Moreover, video grains can be superimposed, with visually striking results, by means of compositing techniques other than alpha-channel transparency. Compositing modes, also known as blend modes, or blending modes, or mixing modes, can utilise both colour and brightness information on the overlapping video fragments, to determine what algorithm will be used to calculate the pixel values of the resulting composited image (Cabanier and Andronikos 2013, Chapter 10).

Grain Size and Duration

This aspect only requires a brief note regarding terminology: in audio granular techniques, the size refers to the temporal duration of the sound grain. The concept extends well to frame-based visual granulation, although we pointed out already that common frame rates in the video industry limit the minimum duration of video chunks to the interval between two consecutive frames (33 or 40 ms). However, we need to acknowledge that in particle-based video granulation, video grain poses both a temporal duration, as well as a geometrical size too. The two should, obviously, not be confused.

Spatial Scatter

Video play
Video 6 (1:20). Excerpt from Dennis Miller’s Echoing Spaces (2009) illustrating the use of spatial scattering.

As noted in the previous point, video grains need not occupy the whole geometric area of the frame. They can be given, individually, collectively, or in subsets, their own locus within the frame itself. Entire footage frames taken from within one or more videoclips can, potentially, be re-sized and spatially scattered across a newly constructed frame. This type of dispersion, however, is more common in particle-based granulation in the hand of abstract animators or visual effect designers. Dennis Miller’s Echoing Spaces (2009) features several examples of video granular techniques, in which time-varying spatial scatter plays an important role in determining textural flavour and gestural behaviour of the entire work. Audiovisual works that rely more on mimetic discourse will most likely make a less adventurous use of spatial scatter, in favour of visual grains that occupy a reasonably large and stable area within the frame.

:: DATASET RECORDS ::
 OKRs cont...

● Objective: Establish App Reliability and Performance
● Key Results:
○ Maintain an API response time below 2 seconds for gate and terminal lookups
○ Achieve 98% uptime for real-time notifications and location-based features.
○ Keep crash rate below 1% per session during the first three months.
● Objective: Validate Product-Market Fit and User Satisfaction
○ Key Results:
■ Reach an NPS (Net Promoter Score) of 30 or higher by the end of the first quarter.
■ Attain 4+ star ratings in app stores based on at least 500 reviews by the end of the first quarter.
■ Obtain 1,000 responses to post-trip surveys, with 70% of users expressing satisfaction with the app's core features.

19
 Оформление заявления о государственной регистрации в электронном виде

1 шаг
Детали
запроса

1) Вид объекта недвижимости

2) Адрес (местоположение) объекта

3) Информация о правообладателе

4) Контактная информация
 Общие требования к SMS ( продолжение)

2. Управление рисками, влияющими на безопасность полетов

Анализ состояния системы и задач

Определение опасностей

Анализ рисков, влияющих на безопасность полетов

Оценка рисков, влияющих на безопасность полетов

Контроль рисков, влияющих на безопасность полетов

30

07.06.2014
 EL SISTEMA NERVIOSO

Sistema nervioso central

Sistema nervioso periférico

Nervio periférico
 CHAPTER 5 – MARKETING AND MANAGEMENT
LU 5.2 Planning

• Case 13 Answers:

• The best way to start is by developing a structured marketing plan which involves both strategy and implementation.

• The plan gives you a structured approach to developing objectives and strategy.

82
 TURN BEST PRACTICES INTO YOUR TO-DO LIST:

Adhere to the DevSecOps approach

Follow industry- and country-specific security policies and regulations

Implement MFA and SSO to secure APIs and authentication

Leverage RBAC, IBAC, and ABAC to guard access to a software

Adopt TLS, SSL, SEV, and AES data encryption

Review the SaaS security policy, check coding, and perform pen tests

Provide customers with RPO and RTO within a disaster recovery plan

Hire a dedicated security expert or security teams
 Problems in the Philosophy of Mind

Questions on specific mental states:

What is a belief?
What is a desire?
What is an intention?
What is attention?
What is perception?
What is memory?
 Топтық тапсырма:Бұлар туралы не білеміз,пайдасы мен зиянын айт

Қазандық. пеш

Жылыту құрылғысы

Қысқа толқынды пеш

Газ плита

:: DESCRIPTION OF THE TASK ::
Repeat the entire passage on video grains, their compositing, size and spatial scatter, word for word. The records were drawn from a separate source.

:: PROBLEM SOLUTION ::
Moreover, video grains can be superimposed, with visually striking results, by means of compositing techniques other than alpha-channel transparency. Compositing modes, also known as blend modes, or blending modes, or mixing modes, can utilise both colour and brightness information on the overlapping video fragments, to determine what algorithm will be used to calculate the pixel values of the resulting composited image (Cabanier and Andronikos 2013, Chapter 10).

Grain Size and Duration

This aspect only requires a brief note regarding terminology: in audio granular techniques, the size refers to the temporal duration of the sound grain. The concept extends well to frame-based visual granulation, although we pointed out already that common frame rates in the video industry limit the minimum duration of video chunks to the interval between two consecutive frames (33 or 40 ms). However, we need to acknowledge that in particle-based video granulation, video grain poses both a temporal duration, as well as a geometrical size too. The two should, obviously, not be confused.

Spatial Scatter

Video play
Video 6 (1:20). Excerpt from Dennis Miller’s Echoing Spaces (2009) illustrating the use of spatial scattering.

As noted in the previous point, video grains need not occupy the whole geometric area of the frame. They can be given, individually, collectively, or in subsets, their own locus within the frame itself. Entire footage frames taken from within one or more videoclips can, potentially, be re-sized and spatially scattered across a newly constructed frame. This type of dispersion, however, is more common in particle-based granulation in the hand of abstract animators or visual effect designers. Dennis Miller’s Echoing Spaces (2009) features several examples of video granular techniques, in which time-varying spatial scatter plays an important role in determining textural flavour and gestural behaviour of the entire work. Audiovisual works that rely more on mimetic discourse will most likely make a less adventurous use of spatial scatter, in favour of visual grains that occupy a reasonably large and stable area within the frame.